UPDATE: In September 2015, Drax announced that they were pulling out of this project which therefore now seems unlikely to go ahead.
Summary:
The White Rose Project by Drax, Alstom and BOC is a new coal power station (possibly to be co-fired with biomass) next to Drax’s existing coal and biomass power station, for which a planning application has already been submitted. The White Rose plant would be capable of capturing carbon but it could technically be run more efficiently and cheaply as a conventional coal power plant without any CCS and it would be flexible to burn coal or wood pellets. The planning application for the White Rose plant is separate to one submitted by National Grid for a CO2 pipeline, although the pipeline application will have an impact on whether the power station could be consented as a CCS plant.
The White Rose project is one of just two ‘preferred bidders’ for a £900 million capital grant from DECC and the developers have already received £50 million from DECC for a feasibility study. DECC also expects the project to attract a Green Investment Bank loan. If the plant was built and consistently run with CCS, it would be eligible for annual subsidies (Contract for Difference) and for up to €300 million from the European Commission.
However, there is no guarantee that the power station would operate with consistent, maximum CO2 capture or indeed with carbon capture at all. The plant would be automatically exempt from any limits on carbon emissions (and thus any requirement to capture carbon) for a period of three years. After three years, they could legally operate by either capturing just half the carbon, or by co-firing up to 50% wood pellets or any combination thereof.

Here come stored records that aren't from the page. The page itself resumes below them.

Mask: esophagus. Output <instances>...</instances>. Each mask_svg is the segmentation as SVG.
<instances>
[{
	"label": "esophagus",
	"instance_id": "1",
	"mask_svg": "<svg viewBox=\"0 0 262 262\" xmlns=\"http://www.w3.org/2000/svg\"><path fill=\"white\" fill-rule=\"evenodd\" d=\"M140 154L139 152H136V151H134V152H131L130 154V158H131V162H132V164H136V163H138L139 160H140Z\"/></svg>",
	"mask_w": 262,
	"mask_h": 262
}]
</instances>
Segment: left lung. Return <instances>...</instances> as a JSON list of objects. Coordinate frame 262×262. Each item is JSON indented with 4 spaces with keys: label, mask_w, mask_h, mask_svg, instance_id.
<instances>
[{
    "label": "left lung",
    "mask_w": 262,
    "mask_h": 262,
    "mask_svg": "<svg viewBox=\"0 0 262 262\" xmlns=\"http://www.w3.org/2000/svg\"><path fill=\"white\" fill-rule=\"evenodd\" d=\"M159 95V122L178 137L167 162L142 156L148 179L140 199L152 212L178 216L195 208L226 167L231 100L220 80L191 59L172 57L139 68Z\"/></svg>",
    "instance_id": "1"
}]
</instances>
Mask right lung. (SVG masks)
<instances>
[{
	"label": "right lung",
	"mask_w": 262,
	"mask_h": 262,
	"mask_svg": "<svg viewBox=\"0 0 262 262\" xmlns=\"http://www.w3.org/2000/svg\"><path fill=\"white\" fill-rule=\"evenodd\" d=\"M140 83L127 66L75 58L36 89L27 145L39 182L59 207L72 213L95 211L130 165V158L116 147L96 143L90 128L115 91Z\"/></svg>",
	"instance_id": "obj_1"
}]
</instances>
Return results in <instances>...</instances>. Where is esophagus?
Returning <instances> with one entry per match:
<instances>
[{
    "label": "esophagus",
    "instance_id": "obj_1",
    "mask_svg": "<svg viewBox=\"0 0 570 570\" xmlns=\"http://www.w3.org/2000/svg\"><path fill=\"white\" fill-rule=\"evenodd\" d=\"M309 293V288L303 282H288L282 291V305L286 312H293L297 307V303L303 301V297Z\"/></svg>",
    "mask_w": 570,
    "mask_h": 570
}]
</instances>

No other country in the world is investing in a scheme like the White Rose project. The technology for capturing carbon this way has already been tested and shown to be too expensive and inefficient to be commercially viable. Only a technological breakthrough could change this situation. Major public funding for a technology which two large energy firms have tested and dismissed as commercially unviable will not make CCS any more commercially viable; it will merely increase the demand for coal and potentially for wood pellets, as well as increasing CO2 emissions from coal mining, from logging and forest degradation (if wood pellets are co-fired) and from the new power plant’s smokestack since, at the very most, only 90% of CO2 can be captured, with no guarantee of any being captured at all.